*CHALLENGES*.
1/ According to the TBD-VLA model card, what vision-language backbone does the model use?
2/ Please extend the TBD-VLA model card, picking up right after its final installation command.

[START OF READING TEXT]

Model Card for TBD-VLA

TBD-VLA (Temporal Block Diffusion Vision Language Action Model) is a Vision-Language-Action policy based on Block Discrete Denoising Diffusion. It uses a Qwen3-VL vision-language backbone and predicts robot action chunks through temporal-level block diffusion.

The model was introduced in the paper TBD-VLA: Temporal Block Diffusion Vision Language Action Model by Sung-Wook Lee, Xuhui Kang, and Yen-Ling Kuo.

Project Webpage: https://tbd-vla.github.io/
Code: LeRobot fork

This policy has been trained and pushed to the Hub using a LeRobot fork. See the full documentation here.

How to Get Started with the Model

Installation

git clone https://github.com/TBD-VLA/lerobot.git
cd lerobot
uv python install 3.12
uv venv --python 3.12
source .venv/bin/activate
uv pip install -e ".[libero]"

[END OF READING TEXT]
[START OF STORED RECORDS]

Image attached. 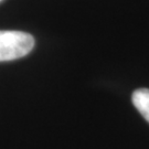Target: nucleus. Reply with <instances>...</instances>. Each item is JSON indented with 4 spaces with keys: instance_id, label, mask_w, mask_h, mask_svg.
Masks as SVG:
<instances>
[{
    "instance_id": "nucleus-1",
    "label": "nucleus",
    "mask_w": 149,
    "mask_h": 149,
    "mask_svg": "<svg viewBox=\"0 0 149 149\" xmlns=\"http://www.w3.org/2000/svg\"><path fill=\"white\" fill-rule=\"evenodd\" d=\"M34 47L31 34L21 31H0V62L27 55Z\"/></svg>"
},
{
    "instance_id": "nucleus-2",
    "label": "nucleus",
    "mask_w": 149,
    "mask_h": 149,
    "mask_svg": "<svg viewBox=\"0 0 149 149\" xmlns=\"http://www.w3.org/2000/svg\"><path fill=\"white\" fill-rule=\"evenodd\" d=\"M134 106L137 108L143 117L149 123V90L148 88H139L133 93L132 96Z\"/></svg>"
},
{
    "instance_id": "nucleus-3",
    "label": "nucleus",
    "mask_w": 149,
    "mask_h": 149,
    "mask_svg": "<svg viewBox=\"0 0 149 149\" xmlns=\"http://www.w3.org/2000/svg\"><path fill=\"white\" fill-rule=\"evenodd\" d=\"M0 1H1V0H0Z\"/></svg>"
}]
</instances>
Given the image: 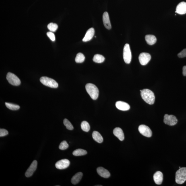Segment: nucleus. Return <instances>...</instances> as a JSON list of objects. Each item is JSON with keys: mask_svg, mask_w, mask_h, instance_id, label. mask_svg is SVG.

[END OF STORED RECORDS]

*ANSWERS BELOW*.
1/ A Qwen3-VL vision-language backbone.

2/
uv pip install -U transformers
uv pip install -U accelerate

Train from scratch

python src/lerobot/scripts/lerobot_train.py \
  --policy.type=tbdvla \
  --output_dir=/$OUTPUT_DIR \
  --dataset.repo_id=sean1295/libero_all \
  --job_name=tbdvla_experiment \
  --steps=150000 \
  --batch_size=4 \
  --save_freq=20000 \
  --log_freq=1000 \
  --policy.device=cuda \
  --policy.n_bins=512 \
  --policy.block_temporal_size=4 \
  --policy.n_diffusion_steps=2 \
  --policy.gripper_dims=[-1] \
  --policy.chunk_size=16 \
  --policy.n_action_steps=16 \
  --policy.gradient_checkpointing=true \
  --policy.push_to_hub=false \
  --wandb.enable=false

Writes checkpoints to the configured output directory.

Multi-GPU training

accelerate launch --multi_gpu --num_processes=4 \
  src/lerobot/scripts/lerobot_train.py \
  --wandb.enable=false \
  --num_workers=4 \
  --policy.type=tbdvla \
  --policy.push_to_hub=false \
  --dataset.repo_id=sean1295/libero_all \
  --steps=150000 \
  --save_freq=20000 \
  --log_freq=1000 \
  --batch_size=16 \
  --policy.device=cuda \
  --policy.n_bins=512 \
  --policy.block_temporal_size=4 \
  --policy.n_diffusion_steps=2 \
  --policy.gripper_dims=[-1] \
  --policy.chunk_size=16 \
  --policy.n_action_steps=16

Evaluate the policy/run inference

uv run python src/lerobot/scripts/lerobot_eval.py \
  --policy.path=$CKPT_DIR \
  --env.type=libero \
  --env.task=libero_10 \
  --eval.n_episodes=50 \
  --eval.batch_size=1 \
  --eval.use_async_envs=false \
  --policy.device=cuda \
  --policy.n_action_steps=12 \
  --policy.n_diffusion_steps=2 \
  --policy.compile_model=true

Use --policy.path to point to a local or Hub checkpoint.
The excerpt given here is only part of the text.